There's a really fun computing machine designed by Marvin Minsky, an incredibly smart and prolific computer scientist. He just called them "program machines" when he first proposed them; most of us call them "Minsky Machines". I really like Minsky machines; I find their programs much easier to read and write than Turing machine programs, and their behavior is closer to real computers.

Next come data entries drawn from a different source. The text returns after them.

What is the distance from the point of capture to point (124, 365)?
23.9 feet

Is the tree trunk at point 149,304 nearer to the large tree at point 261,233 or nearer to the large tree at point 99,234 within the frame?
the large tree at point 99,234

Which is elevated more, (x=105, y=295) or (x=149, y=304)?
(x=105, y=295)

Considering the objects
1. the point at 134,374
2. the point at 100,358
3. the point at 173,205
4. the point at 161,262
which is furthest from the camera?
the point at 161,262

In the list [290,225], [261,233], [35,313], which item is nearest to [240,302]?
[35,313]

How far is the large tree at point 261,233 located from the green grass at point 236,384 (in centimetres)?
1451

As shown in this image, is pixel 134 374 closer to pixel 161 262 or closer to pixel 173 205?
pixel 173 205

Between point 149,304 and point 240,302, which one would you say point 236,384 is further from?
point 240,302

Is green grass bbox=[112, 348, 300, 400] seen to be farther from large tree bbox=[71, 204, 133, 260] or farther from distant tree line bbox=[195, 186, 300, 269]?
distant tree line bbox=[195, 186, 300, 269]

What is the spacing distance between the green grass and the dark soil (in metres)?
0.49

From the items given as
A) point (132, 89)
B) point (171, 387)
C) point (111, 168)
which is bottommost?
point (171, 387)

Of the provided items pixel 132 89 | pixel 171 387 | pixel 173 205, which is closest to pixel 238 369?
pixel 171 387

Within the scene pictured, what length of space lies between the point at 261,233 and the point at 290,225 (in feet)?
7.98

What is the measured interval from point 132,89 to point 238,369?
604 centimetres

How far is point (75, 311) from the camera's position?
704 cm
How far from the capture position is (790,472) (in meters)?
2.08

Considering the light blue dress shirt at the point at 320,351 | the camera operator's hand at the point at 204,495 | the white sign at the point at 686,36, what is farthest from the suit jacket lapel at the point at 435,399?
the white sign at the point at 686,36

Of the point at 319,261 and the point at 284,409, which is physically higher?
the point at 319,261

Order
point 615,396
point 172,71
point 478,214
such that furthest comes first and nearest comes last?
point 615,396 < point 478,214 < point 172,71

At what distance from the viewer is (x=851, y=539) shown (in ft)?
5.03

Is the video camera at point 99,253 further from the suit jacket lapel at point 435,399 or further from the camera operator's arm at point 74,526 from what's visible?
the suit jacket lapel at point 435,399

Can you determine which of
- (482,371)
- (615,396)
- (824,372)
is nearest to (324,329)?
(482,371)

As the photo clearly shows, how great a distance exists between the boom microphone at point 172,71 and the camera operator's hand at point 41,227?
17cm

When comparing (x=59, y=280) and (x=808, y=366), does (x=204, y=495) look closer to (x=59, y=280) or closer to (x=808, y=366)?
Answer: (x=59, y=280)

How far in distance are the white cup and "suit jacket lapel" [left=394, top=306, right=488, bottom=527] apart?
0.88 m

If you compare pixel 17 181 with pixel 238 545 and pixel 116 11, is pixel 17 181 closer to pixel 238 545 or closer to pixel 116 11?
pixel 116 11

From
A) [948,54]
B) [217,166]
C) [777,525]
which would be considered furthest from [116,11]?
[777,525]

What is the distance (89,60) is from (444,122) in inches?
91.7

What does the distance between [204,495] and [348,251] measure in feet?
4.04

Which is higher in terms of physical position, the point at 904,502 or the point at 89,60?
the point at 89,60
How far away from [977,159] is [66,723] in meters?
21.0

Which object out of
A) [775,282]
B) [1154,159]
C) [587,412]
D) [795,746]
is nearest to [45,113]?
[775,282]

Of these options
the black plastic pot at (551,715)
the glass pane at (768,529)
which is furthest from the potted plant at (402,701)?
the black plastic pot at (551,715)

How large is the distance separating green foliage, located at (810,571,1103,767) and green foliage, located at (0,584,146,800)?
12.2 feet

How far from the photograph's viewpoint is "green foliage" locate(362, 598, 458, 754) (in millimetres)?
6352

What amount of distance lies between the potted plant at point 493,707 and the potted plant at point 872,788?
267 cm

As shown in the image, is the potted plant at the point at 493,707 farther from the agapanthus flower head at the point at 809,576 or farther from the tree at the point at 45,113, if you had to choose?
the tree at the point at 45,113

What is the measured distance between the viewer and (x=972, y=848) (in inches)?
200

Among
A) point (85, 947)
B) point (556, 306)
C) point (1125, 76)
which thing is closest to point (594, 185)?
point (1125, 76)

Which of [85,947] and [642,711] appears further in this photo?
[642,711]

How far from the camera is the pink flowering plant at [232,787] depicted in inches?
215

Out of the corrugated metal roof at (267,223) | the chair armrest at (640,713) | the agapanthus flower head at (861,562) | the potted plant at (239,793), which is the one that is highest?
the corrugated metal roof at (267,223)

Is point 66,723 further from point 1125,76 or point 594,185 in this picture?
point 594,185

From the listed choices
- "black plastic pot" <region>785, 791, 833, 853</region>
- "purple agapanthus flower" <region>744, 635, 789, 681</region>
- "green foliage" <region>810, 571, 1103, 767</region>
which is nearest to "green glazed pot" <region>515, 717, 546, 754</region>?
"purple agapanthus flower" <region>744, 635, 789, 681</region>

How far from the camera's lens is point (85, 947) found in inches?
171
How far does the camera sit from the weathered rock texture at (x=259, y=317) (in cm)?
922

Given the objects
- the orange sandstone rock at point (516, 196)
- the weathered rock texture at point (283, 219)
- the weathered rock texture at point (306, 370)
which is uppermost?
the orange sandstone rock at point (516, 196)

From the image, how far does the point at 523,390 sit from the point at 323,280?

The minsky machine is astoundingly simple: even simpler than the turing machine. A minsky machine consists of:
1. A finite set of registers, A, B, C, ..., each of which contains a natural number.
2. A list of numbered instructions.
There are only three instructions in a minsky machine:
1. Increment: increment takes two parameters: a register, and an instruction number. It increments the value stored in the specified register, and then jumps to the instruction at the number.
2. Decrement: decrement takes three parameters: a register, and two instruction numbers. If the value in the register is 0, it jumps to the instruction at the first number; if the value in the register is greater than zero, it decrements it, and jumps to the instruction at the second number.
3. Halt.
You start with the instruction at position 0, and keep going until you hit a Halt.

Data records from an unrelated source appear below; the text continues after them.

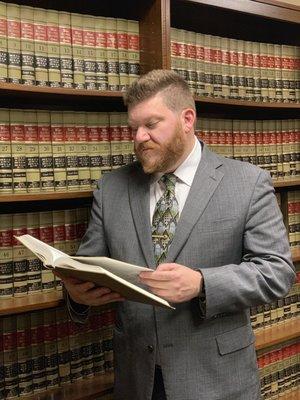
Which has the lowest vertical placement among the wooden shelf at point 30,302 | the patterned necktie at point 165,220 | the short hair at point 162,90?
the wooden shelf at point 30,302

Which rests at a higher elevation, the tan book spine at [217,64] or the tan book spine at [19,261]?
the tan book spine at [217,64]

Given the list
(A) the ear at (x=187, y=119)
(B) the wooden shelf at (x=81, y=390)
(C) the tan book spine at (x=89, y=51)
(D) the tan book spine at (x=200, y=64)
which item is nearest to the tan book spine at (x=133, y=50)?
(C) the tan book spine at (x=89, y=51)

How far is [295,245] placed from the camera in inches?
89.4

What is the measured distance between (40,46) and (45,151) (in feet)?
1.08

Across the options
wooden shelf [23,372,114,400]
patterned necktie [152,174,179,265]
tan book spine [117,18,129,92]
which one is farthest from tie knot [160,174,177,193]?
wooden shelf [23,372,114,400]

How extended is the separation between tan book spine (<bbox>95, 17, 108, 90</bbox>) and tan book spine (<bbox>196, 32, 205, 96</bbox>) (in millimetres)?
385

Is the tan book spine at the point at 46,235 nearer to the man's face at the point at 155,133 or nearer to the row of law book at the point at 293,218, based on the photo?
the man's face at the point at 155,133

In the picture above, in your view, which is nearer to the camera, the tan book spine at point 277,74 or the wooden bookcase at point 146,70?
the wooden bookcase at point 146,70

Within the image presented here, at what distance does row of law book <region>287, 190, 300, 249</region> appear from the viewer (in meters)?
2.25

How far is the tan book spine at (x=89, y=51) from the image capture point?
166 cm

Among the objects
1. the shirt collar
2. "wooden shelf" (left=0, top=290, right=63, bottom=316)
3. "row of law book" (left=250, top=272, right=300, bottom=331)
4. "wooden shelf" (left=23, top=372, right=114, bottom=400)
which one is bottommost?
"wooden shelf" (left=23, top=372, right=114, bottom=400)

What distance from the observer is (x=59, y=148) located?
1.65m

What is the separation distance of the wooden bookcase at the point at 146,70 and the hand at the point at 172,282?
49cm

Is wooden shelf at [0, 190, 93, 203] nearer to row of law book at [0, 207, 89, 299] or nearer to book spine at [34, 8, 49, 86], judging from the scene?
row of law book at [0, 207, 89, 299]
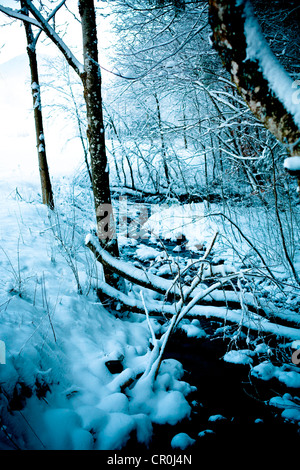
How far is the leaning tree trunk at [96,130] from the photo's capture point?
10.6 feet

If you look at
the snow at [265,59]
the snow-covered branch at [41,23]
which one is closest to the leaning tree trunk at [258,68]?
the snow at [265,59]

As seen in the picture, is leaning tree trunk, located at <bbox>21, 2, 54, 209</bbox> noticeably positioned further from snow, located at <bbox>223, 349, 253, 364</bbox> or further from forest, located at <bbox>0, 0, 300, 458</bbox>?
snow, located at <bbox>223, 349, 253, 364</bbox>

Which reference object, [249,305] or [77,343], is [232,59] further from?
[77,343]

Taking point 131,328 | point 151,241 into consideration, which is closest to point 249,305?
point 131,328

Here's a subtraction program for a minsky machine with two registers. It takes two numbers in registers A and B, and leaves the result in A. If it halts with anything but 0 in B, then it's an error.
`1: Decrement(B, 4, 2)2: Decrement(A, 3, 1)3: Incr(B,4)4: Halt`
First, it decrements the value in register B; if B is zero, then the subtraction is done, so it jumps to halt. If B is greater than 0, then it subtracts one from B, and then tries to subtract one from A. If A is already zero, then it adds one to B (to be sure that B != 0) and halts. If A isn't zero, then it decrements it, and goes back to the beginning.

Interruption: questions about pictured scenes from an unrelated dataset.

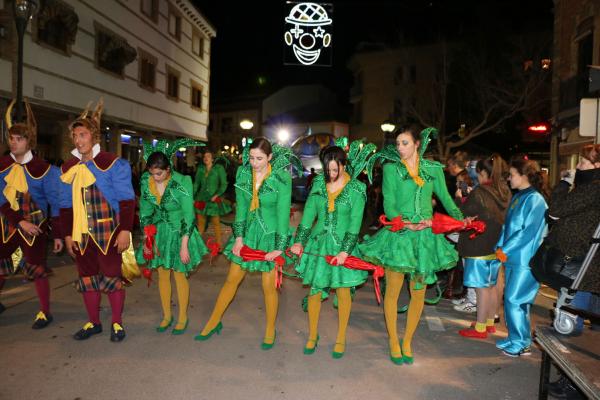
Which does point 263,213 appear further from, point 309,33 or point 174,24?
point 174,24

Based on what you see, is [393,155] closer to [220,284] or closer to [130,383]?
[130,383]

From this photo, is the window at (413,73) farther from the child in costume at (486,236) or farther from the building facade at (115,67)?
the child in costume at (486,236)

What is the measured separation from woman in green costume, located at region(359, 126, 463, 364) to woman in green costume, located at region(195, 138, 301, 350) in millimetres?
843

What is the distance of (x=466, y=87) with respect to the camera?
26.5 m

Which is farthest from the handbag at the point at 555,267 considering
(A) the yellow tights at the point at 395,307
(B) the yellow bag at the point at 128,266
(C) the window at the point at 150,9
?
(C) the window at the point at 150,9

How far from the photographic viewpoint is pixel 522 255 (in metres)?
4.57

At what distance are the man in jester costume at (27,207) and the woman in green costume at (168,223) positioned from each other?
105 centimetres

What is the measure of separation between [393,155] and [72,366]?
3413 millimetres

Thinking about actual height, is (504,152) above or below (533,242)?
above

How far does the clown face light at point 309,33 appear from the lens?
12.2 m

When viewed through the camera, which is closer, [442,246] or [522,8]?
[442,246]

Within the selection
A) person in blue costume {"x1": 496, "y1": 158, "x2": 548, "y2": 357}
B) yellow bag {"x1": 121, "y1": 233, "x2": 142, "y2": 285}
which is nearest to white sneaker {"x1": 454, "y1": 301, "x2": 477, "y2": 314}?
person in blue costume {"x1": 496, "y1": 158, "x2": 548, "y2": 357}

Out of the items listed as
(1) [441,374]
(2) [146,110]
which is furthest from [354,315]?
(2) [146,110]

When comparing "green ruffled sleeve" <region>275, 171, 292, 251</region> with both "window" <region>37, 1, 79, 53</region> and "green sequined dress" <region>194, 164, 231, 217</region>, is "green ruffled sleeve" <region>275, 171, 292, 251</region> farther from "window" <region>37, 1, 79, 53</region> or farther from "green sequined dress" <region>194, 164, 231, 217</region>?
"window" <region>37, 1, 79, 53</region>
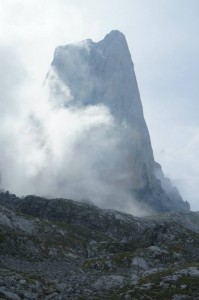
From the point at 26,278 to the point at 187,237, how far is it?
71.4 m

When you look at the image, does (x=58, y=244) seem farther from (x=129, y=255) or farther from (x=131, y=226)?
(x=131, y=226)

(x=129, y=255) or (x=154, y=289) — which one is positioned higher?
(x=129, y=255)

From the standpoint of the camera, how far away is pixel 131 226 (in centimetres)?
16375

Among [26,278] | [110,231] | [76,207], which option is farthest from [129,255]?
[76,207]

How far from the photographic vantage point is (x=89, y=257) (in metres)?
91.4

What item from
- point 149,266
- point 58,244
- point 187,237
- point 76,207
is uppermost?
point 76,207

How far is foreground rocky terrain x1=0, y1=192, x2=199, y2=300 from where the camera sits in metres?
37.2

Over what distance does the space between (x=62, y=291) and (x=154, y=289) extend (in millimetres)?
8816

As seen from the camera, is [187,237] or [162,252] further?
[187,237]

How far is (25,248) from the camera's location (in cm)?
7712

Now, here's a question: is this really equivalent to a turing machine? Intuitively, you can problably get a sense that this is a complete effective computing system. But how do we prove it?

Well, we know that a two-stack push-down automaton is completely equivalent to a turing machine: the two stacks can simulate the parts of the tape on either side of the head. And we know that if something can be done with a turing machine, it can be done with a binary (two symbol) turing machine. So - we need to show that we can simulate a two-stack binary push-down automaton using a minsky machine. A pushdown automaton is really just a FSM with two stacks.

Since we already showed we can implement fully general natural number subtraction with a Minsky machine, we know that we can implement an FSM: subtraction is strictly harder than anything an FSM can do - so if our machine can implement a general subtraction, it can implement an FSM. So what we need to do is show that we can implement the stacks.

And that's easy. Here's how you implement a stack with two registers: one register holds a binary number. That binary number is the stack. To push a value on the stack, you multiply by two, and add the value. To pop the value on top of the stack, you take divide by two; the result of the division is the popped stack, and the remainder is the value that was on top. So you've got the stack data in one register. You need a second register to use to implement the multiplications and divisions.

So, if you've got four registers, then you've got two stacks. Poof. You've got a turing machine.

Going the other direction, it should be pretty easy to see how to implement a Minsky machine with a turing machine. To make things easy, we can use a multi-tape turing machine (since we know that that's no more powerful than a one-tape). Each register is one tape, containing its value in unary; and one tape contains the program.

• I have issues with people using the term "unary". If "decimal" has ten symbols 0 1 2 3 4 5 6 7 8 9 before going to two symbols to represent the next number, unary has only one symbol to use to represent all its numbers, namely 0; this is multiplied as many times as is necessary to represent numbers - 0, 00, 000, 0000. Would therefore all numbers in "unary" not contract to equal zero?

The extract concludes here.